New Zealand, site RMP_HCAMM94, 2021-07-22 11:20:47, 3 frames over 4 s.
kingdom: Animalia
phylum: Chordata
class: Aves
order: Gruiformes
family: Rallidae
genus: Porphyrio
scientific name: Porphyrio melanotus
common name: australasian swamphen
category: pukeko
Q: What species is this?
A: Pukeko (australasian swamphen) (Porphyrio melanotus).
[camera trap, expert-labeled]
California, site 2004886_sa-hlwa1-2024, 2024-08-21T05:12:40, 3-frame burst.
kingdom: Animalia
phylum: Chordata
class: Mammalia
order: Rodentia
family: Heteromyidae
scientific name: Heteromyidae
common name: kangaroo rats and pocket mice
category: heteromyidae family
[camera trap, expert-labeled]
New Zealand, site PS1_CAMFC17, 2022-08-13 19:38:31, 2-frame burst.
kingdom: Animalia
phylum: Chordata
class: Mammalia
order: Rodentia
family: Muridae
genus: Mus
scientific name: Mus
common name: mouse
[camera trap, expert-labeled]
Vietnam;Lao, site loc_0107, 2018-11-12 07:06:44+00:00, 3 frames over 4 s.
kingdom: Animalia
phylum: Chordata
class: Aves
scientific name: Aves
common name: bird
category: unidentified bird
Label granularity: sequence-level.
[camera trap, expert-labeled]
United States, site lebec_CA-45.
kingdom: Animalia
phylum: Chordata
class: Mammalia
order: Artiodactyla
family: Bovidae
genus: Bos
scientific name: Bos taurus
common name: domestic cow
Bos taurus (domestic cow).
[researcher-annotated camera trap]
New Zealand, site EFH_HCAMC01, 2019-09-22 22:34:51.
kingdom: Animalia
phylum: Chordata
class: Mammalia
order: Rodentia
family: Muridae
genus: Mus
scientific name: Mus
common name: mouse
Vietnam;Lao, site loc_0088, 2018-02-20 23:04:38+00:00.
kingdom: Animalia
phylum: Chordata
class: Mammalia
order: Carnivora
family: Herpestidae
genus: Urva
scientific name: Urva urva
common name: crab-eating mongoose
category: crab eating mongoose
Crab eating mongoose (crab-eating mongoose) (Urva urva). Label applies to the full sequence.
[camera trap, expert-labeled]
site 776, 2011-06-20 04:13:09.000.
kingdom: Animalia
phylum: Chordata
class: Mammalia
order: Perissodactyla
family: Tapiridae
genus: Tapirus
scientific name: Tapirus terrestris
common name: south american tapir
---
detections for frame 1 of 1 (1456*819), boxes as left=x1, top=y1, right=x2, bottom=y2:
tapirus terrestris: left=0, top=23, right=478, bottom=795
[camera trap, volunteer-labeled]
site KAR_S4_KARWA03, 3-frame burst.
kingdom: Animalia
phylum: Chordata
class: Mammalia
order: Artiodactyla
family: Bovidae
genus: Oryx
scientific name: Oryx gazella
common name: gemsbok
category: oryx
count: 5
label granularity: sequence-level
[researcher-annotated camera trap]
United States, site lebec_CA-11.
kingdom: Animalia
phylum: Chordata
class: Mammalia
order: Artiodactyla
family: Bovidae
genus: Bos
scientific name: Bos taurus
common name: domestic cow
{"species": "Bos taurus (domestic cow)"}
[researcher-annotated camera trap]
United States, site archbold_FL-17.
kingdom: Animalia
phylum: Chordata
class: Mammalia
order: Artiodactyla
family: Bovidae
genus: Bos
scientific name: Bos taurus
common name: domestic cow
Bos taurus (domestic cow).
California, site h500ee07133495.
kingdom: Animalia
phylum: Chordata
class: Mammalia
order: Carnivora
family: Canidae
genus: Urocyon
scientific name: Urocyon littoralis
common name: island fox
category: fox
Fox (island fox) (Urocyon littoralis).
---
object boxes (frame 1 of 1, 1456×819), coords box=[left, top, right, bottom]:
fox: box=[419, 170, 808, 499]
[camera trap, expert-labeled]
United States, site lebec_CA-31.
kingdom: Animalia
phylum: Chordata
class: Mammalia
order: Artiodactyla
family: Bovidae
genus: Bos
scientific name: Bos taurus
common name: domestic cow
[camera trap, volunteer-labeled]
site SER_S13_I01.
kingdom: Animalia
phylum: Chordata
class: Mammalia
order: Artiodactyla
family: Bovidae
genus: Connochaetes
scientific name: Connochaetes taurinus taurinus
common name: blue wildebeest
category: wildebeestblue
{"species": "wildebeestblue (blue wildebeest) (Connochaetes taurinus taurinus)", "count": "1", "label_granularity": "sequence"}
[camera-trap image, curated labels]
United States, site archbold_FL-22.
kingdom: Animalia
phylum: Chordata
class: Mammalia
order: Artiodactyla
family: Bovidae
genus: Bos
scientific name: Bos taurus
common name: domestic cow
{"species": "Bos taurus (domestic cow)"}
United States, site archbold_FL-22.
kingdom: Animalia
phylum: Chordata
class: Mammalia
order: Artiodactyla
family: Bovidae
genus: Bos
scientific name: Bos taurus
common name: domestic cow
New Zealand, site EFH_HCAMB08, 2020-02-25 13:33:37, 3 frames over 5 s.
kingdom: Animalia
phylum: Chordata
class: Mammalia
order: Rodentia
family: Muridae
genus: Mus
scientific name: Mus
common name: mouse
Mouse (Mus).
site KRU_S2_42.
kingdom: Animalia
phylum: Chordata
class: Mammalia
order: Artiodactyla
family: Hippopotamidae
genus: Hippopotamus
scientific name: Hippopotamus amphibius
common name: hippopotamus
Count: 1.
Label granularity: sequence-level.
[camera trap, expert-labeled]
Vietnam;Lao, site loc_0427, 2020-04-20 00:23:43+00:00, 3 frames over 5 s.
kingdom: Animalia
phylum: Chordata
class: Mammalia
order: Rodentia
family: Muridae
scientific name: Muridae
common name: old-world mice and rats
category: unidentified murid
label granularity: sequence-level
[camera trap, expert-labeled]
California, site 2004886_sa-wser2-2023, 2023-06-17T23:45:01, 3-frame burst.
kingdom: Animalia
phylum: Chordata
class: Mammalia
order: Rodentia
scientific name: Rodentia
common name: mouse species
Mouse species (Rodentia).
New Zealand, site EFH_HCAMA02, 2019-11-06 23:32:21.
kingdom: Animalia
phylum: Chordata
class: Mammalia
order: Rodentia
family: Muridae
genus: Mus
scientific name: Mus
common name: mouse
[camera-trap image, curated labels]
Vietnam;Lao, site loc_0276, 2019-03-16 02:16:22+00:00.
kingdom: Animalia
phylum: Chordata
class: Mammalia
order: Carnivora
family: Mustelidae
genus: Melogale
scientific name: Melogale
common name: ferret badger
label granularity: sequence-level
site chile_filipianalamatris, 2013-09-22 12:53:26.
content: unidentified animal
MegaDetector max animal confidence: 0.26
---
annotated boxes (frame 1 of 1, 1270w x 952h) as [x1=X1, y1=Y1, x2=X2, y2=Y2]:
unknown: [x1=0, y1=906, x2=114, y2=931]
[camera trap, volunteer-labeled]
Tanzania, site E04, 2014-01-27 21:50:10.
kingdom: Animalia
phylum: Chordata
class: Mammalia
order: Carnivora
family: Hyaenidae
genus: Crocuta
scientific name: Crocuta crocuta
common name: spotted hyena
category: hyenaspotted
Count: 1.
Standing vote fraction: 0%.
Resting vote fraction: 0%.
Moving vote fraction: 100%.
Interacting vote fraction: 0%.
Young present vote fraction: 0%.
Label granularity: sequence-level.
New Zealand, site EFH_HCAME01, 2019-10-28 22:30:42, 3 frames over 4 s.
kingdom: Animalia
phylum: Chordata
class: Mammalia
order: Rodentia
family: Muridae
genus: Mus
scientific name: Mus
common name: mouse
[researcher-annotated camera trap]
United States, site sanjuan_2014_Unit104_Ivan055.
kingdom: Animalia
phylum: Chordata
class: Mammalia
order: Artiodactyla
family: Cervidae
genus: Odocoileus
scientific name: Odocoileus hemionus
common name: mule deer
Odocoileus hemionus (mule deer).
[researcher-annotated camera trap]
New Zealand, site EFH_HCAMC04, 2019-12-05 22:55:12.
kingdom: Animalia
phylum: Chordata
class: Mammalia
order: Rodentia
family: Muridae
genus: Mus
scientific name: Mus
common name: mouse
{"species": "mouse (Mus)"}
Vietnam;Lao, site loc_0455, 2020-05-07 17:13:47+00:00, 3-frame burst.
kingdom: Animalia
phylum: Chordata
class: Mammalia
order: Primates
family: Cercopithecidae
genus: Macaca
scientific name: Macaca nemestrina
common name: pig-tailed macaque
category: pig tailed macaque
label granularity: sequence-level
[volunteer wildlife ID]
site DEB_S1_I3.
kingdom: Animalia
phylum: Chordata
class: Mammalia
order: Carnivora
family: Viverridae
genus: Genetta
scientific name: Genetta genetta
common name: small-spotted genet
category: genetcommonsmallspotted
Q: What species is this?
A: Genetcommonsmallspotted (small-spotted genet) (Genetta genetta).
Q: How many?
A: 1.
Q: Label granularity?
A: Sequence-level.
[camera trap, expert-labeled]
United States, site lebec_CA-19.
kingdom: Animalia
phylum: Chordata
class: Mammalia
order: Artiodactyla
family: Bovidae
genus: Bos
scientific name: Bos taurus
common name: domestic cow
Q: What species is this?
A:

..........

* **Work required**
Output only an exact transcription of the lines above from the one with "site 776, 2011-06-20 04:13:09.000." up to and including the one with "site KAR_S4_KARWA03, 3-frame burst.".

* **Result for this exercise**
site 776, 2011-06-20 04:13:09.000.
kingdom: Animalia
phylum: Chordata
class: Mammalia
order: Perissodactyla
family: Tapiridae
genus: Tapirus
scientific name: Tapirus terrestris
common name: south american tapir
---
detections for frame 1 of 1 (1456*819), boxes as left=x1, top=y1, right=x2, bottom=y2:
tapirus terrestris: left=0, top=23, right=478, bottom=795
[camera trap, volunteer-labeled]
site KAR_S4_KARWA03, 3-frame burst.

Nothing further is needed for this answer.